Render each line of the data below as a Markdown table with two columns, Row and Line, numbering the rows and skipping blank lines. Leave the pictures out of the answer.

* MATERIALS PROVIDED *

-- Begin --

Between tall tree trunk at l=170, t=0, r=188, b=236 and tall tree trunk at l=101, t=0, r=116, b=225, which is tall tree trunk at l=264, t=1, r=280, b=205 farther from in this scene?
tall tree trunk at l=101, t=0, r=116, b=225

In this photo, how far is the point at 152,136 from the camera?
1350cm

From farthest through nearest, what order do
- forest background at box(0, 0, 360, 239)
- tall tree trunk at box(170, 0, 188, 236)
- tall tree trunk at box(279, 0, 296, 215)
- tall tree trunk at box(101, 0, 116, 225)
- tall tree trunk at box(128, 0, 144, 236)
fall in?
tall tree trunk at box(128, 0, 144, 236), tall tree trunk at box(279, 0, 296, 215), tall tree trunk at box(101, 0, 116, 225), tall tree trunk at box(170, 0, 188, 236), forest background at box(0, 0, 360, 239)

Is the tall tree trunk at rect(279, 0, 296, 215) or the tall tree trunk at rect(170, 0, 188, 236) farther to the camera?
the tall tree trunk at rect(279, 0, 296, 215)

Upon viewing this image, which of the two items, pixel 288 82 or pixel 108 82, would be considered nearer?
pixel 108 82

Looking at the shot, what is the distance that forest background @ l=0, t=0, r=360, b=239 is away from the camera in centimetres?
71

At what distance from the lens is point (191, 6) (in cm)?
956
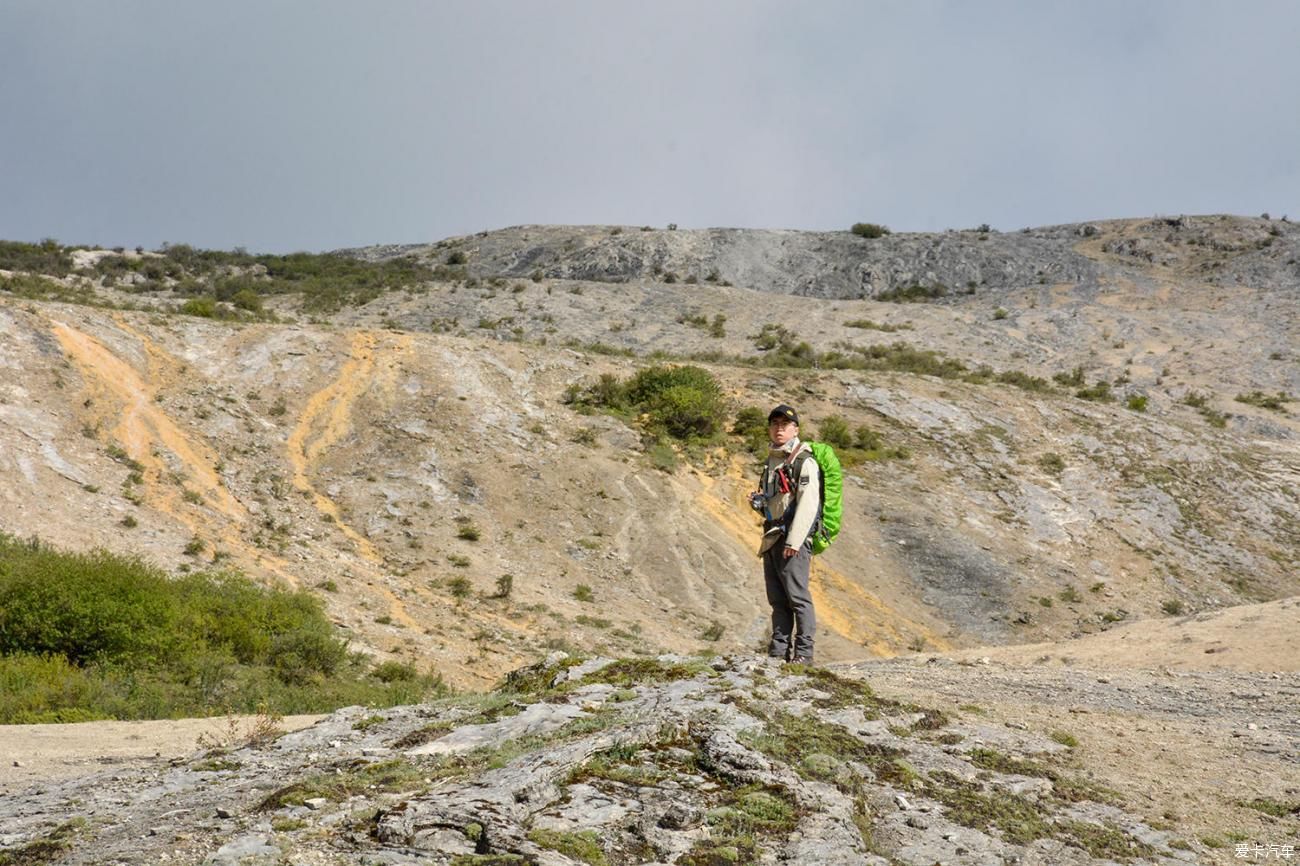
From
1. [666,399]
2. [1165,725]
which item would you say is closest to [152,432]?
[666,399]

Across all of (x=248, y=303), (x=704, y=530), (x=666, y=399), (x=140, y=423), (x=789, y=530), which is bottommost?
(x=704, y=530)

-- End --

* SOLUTION FOR THIS EXERCISE *
| Row | Line |
|---|---|
| 1 | Between tall tree trunk at l=170, t=0, r=188, b=236 and tall tree trunk at l=101, t=0, r=116, b=225, which is tall tree trunk at l=264, t=1, r=280, b=205 farther from in this scene? |
| 2 | tall tree trunk at l=101, t=0, r=116, b=225 |
| 3 | In this photo, how far is the point at 152,136 from the camera? |
| 4 | 1350cm |
| 5 | From farthest through nearest, what order do |
| 6 | - forest background at box(0, 0, 360, 239) |
| 7 | - tall tree trunk at box(170, 0, 188, 236) |
| 8 | - tall tree trunk at box(279, 0, 296, 215) |
| 9 | - tall tree trunk at box(101, 0, 116, 225) |
| 10 | - tall tree trunk at box(128, 0, 144, 236) |
| 11 | fall in? |
| 12 | tall tree trunk at box(128, 0, 144, 236), tall tree trunk at box(279, 0, 296, 215), tall tree trunk at box(101, 0, 116, 225), tall tree trunk at box(170, 0, 188, 236), forest background at box(0, 0, 360, 239) |
| 13 | Is the tall tree trunk at rect(279, 0, 296, 215) or the tall tree trunk at rect(170, 0, 188, 236) farther to the camera? |
| 14 | the tall tree trunk at rect(279, 0, 296, 215) |
| 15 | Upon viewing this image, which of the two items, pixel 288 82 or pixel 108 82, would be considered nearer? |
| 16 | pixel 108 82 |
| 17 | Looking at the shot, what is the distance that forest background @ l=0, t=0, r=360, b=239 is away from the camera in centimetres? |
| 18 | 71 |
| 19 | At what distance from the lens is point (191, 6) (in cm)? |
| 20 | 956 |
| 21 | From |
| 22 | 1. [666,399] |
| 23 | 2. [1165,725] |
| 24 | which item would you say is closest to [152,432]? |
| 25 | [666,399] |
| 26 | Across all of (x=248, y=303), (x=704, y=530), (x=666, y=399), (x=140, y=423), (x=789, y=530), which is bottommost? |
| 27 | (x=704, y=530) |